First, the Sabres need to hunker way down low and lose those last 23 games, starting Monday night by tying the NHL record for most consecutive losses, a record currently held by the 2003–04 Pittsburgh teams that lost deliberately (here's how deliberately) to get Sidney Crosby. All they have to do is get to Philadelphia on time Monday, play the game and let nature take its course.
Second, they have stay the course by vomiting all over it. Not just to get the first pick the draft (Owen Power and Matthew Beniers of the University of Michigan stand tall here) but to finish the year with a euphonious record of 6–46–4. That extrapolates over an 80-game season (which is the total those Caps played) to 9–66–5 if you round up.

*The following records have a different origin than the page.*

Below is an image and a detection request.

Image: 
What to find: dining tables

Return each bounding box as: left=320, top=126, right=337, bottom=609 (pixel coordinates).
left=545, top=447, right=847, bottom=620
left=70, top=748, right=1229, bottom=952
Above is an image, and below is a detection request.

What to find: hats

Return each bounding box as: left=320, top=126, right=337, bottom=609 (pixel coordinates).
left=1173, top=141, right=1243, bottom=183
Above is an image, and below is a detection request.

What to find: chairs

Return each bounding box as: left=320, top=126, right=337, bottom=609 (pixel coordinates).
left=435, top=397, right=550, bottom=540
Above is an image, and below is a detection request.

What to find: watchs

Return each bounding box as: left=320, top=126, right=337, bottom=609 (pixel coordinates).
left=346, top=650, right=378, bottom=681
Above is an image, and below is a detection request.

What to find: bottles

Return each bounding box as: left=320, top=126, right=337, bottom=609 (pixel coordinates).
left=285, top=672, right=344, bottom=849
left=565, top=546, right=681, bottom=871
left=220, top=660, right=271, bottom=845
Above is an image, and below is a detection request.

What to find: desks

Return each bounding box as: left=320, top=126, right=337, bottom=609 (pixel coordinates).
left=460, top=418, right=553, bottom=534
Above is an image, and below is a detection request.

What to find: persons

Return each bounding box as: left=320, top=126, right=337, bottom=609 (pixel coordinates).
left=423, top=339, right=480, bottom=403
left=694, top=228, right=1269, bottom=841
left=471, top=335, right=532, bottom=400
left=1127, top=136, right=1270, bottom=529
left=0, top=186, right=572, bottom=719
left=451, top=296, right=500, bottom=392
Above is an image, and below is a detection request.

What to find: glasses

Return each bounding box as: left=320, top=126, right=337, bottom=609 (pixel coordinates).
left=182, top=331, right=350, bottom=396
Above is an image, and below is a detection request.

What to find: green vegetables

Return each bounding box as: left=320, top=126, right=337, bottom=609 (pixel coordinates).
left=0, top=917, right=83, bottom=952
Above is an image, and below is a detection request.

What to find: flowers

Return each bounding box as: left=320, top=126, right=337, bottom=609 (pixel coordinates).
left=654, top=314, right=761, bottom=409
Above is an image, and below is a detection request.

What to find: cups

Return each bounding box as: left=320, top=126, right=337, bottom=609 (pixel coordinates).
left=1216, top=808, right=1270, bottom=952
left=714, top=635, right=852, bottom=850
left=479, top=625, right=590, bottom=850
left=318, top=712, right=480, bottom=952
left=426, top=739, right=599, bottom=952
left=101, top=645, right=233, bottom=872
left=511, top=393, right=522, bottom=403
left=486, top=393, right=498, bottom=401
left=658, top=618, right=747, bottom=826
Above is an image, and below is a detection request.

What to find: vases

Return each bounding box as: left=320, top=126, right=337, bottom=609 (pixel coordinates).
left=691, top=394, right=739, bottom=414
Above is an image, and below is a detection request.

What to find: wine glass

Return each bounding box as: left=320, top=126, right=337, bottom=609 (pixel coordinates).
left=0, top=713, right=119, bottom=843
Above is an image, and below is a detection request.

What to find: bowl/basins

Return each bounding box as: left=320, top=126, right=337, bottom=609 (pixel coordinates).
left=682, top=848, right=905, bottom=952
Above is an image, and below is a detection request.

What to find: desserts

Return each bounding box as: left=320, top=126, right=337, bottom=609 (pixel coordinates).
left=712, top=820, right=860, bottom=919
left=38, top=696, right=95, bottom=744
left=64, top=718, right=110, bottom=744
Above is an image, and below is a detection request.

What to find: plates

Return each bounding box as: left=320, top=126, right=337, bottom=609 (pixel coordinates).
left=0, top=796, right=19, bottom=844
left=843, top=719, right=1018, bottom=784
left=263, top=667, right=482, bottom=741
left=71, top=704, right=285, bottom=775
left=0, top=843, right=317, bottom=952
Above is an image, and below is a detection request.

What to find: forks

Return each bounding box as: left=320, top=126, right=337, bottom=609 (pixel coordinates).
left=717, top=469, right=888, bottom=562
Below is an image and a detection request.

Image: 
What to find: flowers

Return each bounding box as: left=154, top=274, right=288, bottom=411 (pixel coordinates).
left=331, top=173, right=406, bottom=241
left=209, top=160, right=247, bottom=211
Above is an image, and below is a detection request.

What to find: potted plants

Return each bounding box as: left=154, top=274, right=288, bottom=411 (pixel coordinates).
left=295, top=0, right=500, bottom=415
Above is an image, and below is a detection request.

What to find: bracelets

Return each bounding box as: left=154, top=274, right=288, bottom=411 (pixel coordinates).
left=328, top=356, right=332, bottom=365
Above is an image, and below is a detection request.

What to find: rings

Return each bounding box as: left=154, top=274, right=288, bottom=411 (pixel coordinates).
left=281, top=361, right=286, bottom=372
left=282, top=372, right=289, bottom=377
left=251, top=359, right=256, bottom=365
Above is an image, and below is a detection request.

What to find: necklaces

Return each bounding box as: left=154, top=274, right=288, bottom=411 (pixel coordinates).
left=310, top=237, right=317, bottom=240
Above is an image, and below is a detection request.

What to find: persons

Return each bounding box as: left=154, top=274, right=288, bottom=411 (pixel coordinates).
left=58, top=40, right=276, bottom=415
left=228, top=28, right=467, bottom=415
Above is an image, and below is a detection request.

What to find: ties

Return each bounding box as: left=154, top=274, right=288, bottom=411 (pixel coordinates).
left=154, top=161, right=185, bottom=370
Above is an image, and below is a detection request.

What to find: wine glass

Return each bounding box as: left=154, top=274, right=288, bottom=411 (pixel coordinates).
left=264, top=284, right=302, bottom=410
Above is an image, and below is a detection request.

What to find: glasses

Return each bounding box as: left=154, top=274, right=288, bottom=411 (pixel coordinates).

Next is goals scored, and they get into the debate there too. Over 82 games, these Sabres would be on pace to score 168 goals, the eighth-lowest over a full 82-game season. I mean, the Caps scored 181 in 1974–75, so you could extend the case that we could see the true north of excrescence.
Where the Sabres' crusade fails is in goals allowed. The '75 Caps allowed a monumental 446 goals, 265 more than they scored, and the average score of their games was Other Guys 5.5, Us 2.2 (Buffalo's is a much more modest 3.2–2). Their goals-against average was a preposterous 5.66, and their goals saved above average is a deity-awful minus-107. Nobody has ever allowed goals at that rate, and the Sabres won't, either, not unless they allow 194 in their final 23 games.
But I can see we've caused your eyes to glaze over because, truth be told, you haven't thought about these Sabres, those Capitals or any point between those two. We only brought this up to point out that the Sabres, as hideous as they've been, have to be twice as hideous between now and season's end, plus 10 percent, to even threaten to be the worst NHL team ever, let alone the HMS Suez Canal.
Just goes to show you: Always be leery of superficially reasonable claims made by an adult professional named Noodles.